SOLO (Panjimas.com) – Anak bungsu Akidi Tio Heriyanti pelaku donasi abal-abal senilai 2 triliun rupiah akhirnya dilakukan tes kejiwaan oleh psikolog Polda Sumatera Selatan (Sumsel). Hal itu disampaikan oleh Kabid Humas Polda Sumsel, Kombes Pol Supriadi dalam tayangan video di kanal Youtube Kompas TV, Jum’at (6/8/2021).
Meski demikian, dirinya meminta semua pihak untuk bersabar menunggu karena tes psikologis tidak bisa langsung keluar.
“Yang kedua kita juga meminta bantuan kepada psikolog yang ada di Jakarta, terkait tambahan-tambahan, khususnya terkait psikologis,” kata Supriyadi.
Setelah dilakukan tes kejiwaan, kemudian akan dilakukan pemeriksaan selanjutnya kepada Heriyanti terkait kasus sumbangan Rp 2 triliun yang sempat menggemparkan jagad maya dan masyarakat Indonesia tersebut.
Mengenai pemeriksaan atau tes kejiwaan tersebut, pakar hukum yang menjadi Presiden Asosiasi Ahli Pidana Indonesia (AAPI), Dr. Muhammad Taufiq, S.H., M.H berkomentar bahwa menurutnya hal itu tidak fair dibandingkan dengan kasus-kasus yang telah sering terjadi yang berujung pidana.
“Menurut saya itu tidak fair. Oleh karena itu bagi anda siapapun juris yang sedang terkena kasus kliennya. Tolong ini dijadikan bukti baru apa itu sebagai novum bahwa siapapun yang menyebar hoax tidak perlu dipidana,” katanya kepada Panjimas.com, Selasa (10/8/2021).
Sebagai contoh yang ia ungkapkan, jika sebelumnya terjadi dilakukan oleh oleh Ratna Sarumpaet dan tim penasehat hukumnya yang berakhir dengan pemidanaan karena dianggap penyebar hoax ketika dia seolah-olah menjadi korban pengeroyokan.

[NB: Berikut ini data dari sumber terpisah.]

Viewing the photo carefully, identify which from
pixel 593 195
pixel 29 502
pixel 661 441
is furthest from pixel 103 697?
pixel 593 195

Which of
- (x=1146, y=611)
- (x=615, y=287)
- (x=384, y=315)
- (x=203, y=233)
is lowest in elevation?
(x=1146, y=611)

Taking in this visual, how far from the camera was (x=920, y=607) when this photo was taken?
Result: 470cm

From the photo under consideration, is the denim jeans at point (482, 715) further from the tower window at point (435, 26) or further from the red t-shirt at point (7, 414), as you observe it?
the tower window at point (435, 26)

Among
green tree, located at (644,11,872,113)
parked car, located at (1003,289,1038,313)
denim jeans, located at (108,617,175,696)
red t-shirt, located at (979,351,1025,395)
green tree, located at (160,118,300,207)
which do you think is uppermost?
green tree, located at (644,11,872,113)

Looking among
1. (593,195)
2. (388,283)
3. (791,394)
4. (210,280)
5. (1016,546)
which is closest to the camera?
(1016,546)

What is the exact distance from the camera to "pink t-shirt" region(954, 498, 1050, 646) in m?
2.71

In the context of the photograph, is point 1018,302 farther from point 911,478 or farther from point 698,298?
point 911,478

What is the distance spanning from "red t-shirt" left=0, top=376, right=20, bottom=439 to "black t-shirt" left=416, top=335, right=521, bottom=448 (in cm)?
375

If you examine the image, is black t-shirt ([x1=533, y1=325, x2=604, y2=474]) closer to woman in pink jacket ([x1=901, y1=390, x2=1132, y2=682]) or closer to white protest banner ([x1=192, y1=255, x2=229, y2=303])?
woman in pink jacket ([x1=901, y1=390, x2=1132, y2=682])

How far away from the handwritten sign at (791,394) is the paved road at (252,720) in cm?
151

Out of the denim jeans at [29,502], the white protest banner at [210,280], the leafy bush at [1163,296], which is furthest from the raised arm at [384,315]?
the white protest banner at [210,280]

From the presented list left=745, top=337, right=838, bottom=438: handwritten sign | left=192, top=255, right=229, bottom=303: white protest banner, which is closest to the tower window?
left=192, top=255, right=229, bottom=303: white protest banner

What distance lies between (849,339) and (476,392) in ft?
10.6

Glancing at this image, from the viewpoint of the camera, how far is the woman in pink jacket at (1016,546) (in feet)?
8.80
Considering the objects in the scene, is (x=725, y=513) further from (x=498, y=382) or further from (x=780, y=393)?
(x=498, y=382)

“Nah faktuallnya telah terjadi di Sumsel ini, jadi tidak semudah seperti yang dibilang oleh Kapolda cukup diperiksa dan tidak bisa dipidana nggak cukup kalau memang tidak bisa dipidana, semua kasus hoax menjadikan ini sebagai novum,” Ujarnya.
Atau menjadi bukti baru bahwa undang-undang Nomor 1 tahun 1946 pasal 14 dan 15 tentang menyebarkan kabar bohong atau berita bohong, bunyi pasal diatas sebagai berikut.
(1) Setiap Orang dengan sengaja menyebarluaskan informasi atau pemberitahuan bohong yang menimbulkan keonaran di masyarakat yang dilakukan melalui sarana Informasi Elektronik, Informasi Elektronik, dan/atau dokumen elektronik dipidana dengan pidana penjara paling lama 10 (sepuluh) tahun dan/atau denda paling banyak Rp 10.000.000.000,00 (sepuluh milyar rupiah).
(2) Setiap Orang dengan sengaja dan tanpa hak menyebarluaskan informasi elektronik yang berisi pemberitahuan yang tidak pasti atau yang berkelebihan atau yang tidak lengkap, sedangkan ia patut menyangka bahwa hal itu dapat menimbulkan keonaran di masyarakat, yang dilakukan melalui sarana Informasi Elektronik, Informasi Elektronik, dan/atau Dokumen Elektronik di pidana dengan pidana penjara paling lama 4 (empat) tahun dan/atau denda paling banyak Rp 4.000.000.000,00 (empat milyar rupiah).
“Bisa tidak berlaku dengan menjadikan contoh kasus di Sumsel. silakan nikmati bagi kalian yang sedang terkena kasus atau terpidana,” pungkasnya.